If you have a problem, fix it. But train yourself not to worry, worry fixes nothing. - Ernest Hemingway

Friday, 31 October 2008

Work culture in West Bengal, a historical view

Much has been said about the work culture or the lack of it in West Bengal. A common refrain is that the decline started when the communists came to plenipotentiary power in the state in 1977. Is the statement true? Please read this anecdote and find out for yourself.

I was about ten years then, it was in the early sixties. One day, my father sent me to his bank to cash a cheque, which was a familiar errand for me. As I studied at a morning school, I would come home at 11 and after that, attend to my duties like going to the bank and the post office.

Banks were well fortified those days, although the moat was missing. A four feet high solid wooden partition separated the front of the banking hall from the rest of it. Above the partition, a heavy wire mesh screen went right up to the ceiling. Customers were confined to the front part, while the bank staff sat within the big cage. It was not possible for an outsider to enter the area reserved for the employees. Inside, a counter ran along the length of the partition at which the clerks sat. Cheques and tokens used to change hands through small holes on the wire mesh. No one had heard of a teller then. One would deposit a cheque and collect a metal token in the morning and come back leisurely in the afternoon to get the cash. Life moved at a gentle pace.

I guess I was only four feet and a few inches then, because I could barely see through the wire mesh above the partition. I could see what was happening away form the partition, but could not see the desk right below, where the counter clerk sat; I could only see his head.

On that particular day, my school ended early and I reached the bank earlier than my normal hours, at quarter past ten. Although the office was scheduled to open at 10, I saw no head at the “current account” counter. There were not many customers either. I waited patiently for the clerk to arrive. But although quite some time passed, no one came. Gradually, transactions started to pick up at the other counters; some customers came and left, but there was no one to accept my cheque.

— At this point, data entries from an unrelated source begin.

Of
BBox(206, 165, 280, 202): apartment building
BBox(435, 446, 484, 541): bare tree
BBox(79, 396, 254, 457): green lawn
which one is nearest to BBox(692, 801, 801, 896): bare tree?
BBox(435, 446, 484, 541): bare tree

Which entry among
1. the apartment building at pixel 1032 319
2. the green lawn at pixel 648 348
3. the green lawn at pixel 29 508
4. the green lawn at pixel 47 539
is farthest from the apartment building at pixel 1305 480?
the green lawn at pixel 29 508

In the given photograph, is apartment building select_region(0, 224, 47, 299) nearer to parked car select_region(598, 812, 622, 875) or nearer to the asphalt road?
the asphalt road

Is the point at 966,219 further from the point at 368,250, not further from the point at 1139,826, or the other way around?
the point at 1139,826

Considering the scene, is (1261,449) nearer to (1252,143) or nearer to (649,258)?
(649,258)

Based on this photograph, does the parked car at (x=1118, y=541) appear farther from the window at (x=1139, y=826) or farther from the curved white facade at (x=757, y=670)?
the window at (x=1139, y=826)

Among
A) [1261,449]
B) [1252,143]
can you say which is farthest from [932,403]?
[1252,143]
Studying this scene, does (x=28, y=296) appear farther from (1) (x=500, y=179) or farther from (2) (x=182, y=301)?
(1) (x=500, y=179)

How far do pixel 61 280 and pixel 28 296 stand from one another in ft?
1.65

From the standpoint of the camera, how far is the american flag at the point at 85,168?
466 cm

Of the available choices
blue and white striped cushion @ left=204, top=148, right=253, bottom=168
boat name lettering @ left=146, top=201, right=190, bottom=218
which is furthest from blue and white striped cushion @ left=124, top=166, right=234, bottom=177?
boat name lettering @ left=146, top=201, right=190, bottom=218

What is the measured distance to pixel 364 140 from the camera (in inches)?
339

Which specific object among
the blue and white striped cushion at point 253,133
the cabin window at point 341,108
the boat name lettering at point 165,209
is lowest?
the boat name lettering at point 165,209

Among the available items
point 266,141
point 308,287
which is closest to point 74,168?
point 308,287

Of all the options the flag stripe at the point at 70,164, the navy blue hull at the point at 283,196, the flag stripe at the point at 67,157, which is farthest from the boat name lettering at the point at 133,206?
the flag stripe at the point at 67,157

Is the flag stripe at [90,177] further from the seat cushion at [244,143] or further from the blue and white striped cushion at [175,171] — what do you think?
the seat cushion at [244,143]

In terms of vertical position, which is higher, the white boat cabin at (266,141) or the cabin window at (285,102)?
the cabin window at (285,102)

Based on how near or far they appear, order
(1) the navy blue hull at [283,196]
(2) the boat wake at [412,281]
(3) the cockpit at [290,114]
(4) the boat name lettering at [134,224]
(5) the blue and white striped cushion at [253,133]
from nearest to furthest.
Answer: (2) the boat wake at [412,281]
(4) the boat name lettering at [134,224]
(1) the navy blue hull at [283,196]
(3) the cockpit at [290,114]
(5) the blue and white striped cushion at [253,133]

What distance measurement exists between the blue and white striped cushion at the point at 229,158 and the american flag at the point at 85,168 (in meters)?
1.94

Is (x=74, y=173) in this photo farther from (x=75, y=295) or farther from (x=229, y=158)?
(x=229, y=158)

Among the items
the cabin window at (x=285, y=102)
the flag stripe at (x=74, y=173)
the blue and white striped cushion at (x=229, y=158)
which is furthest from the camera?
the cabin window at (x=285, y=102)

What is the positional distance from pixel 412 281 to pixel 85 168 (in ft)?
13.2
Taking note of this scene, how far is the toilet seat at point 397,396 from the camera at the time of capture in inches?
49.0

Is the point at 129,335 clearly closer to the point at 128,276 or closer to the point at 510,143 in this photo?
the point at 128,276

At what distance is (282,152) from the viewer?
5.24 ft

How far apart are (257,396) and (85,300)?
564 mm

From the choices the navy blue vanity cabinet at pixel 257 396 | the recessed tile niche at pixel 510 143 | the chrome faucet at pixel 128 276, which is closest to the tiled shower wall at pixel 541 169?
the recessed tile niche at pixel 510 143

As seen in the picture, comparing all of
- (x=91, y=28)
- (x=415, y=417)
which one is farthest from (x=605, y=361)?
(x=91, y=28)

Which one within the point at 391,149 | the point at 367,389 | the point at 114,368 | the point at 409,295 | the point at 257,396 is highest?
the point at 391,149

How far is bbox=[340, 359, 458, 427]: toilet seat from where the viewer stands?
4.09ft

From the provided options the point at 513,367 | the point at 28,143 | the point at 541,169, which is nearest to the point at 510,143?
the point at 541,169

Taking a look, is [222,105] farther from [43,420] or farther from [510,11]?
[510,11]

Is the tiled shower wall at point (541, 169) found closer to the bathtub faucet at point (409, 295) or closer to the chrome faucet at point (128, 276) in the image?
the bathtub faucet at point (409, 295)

At length, I peeped through the wire mesh and tried to attract the attention of an officer who was some distance away. But he was too preoccupied to notice a small boy fidgeting on the other side of the partition. So I stood on my toes and looked around to talk to someone else. And what do I see? Right below my nose, the clerk manning the counter is fast asleep, resting his peaceful head on the desk!

(Words – 488)


  1. This comment has been removed by the author.

  2. Yes, you are right, historically, they took advantage of the Bengali bhadrolok's antipathy towards hard work. But don't you think they have nurtured it diligently and resisted all attempts to improve the situation, because it suits their agenda? Don't you think one of the bribes they offered to the white and blue collar employees in exchange of unquestioned slavish loyalty was that the employees could take it easy in offices and factories? Therefore, I definitely think CPI(M) and all the political parties that have a trade union have contributed to the poor work culture in WB.

    I agree with you entirely about the hard-wroking Bengalis. I might add another category of hard-working Bengalis to your list: those who work outside the boundaries of the state to earn a living. I worked outside West Bengal for 15 years. I have found very few lazybones among such people.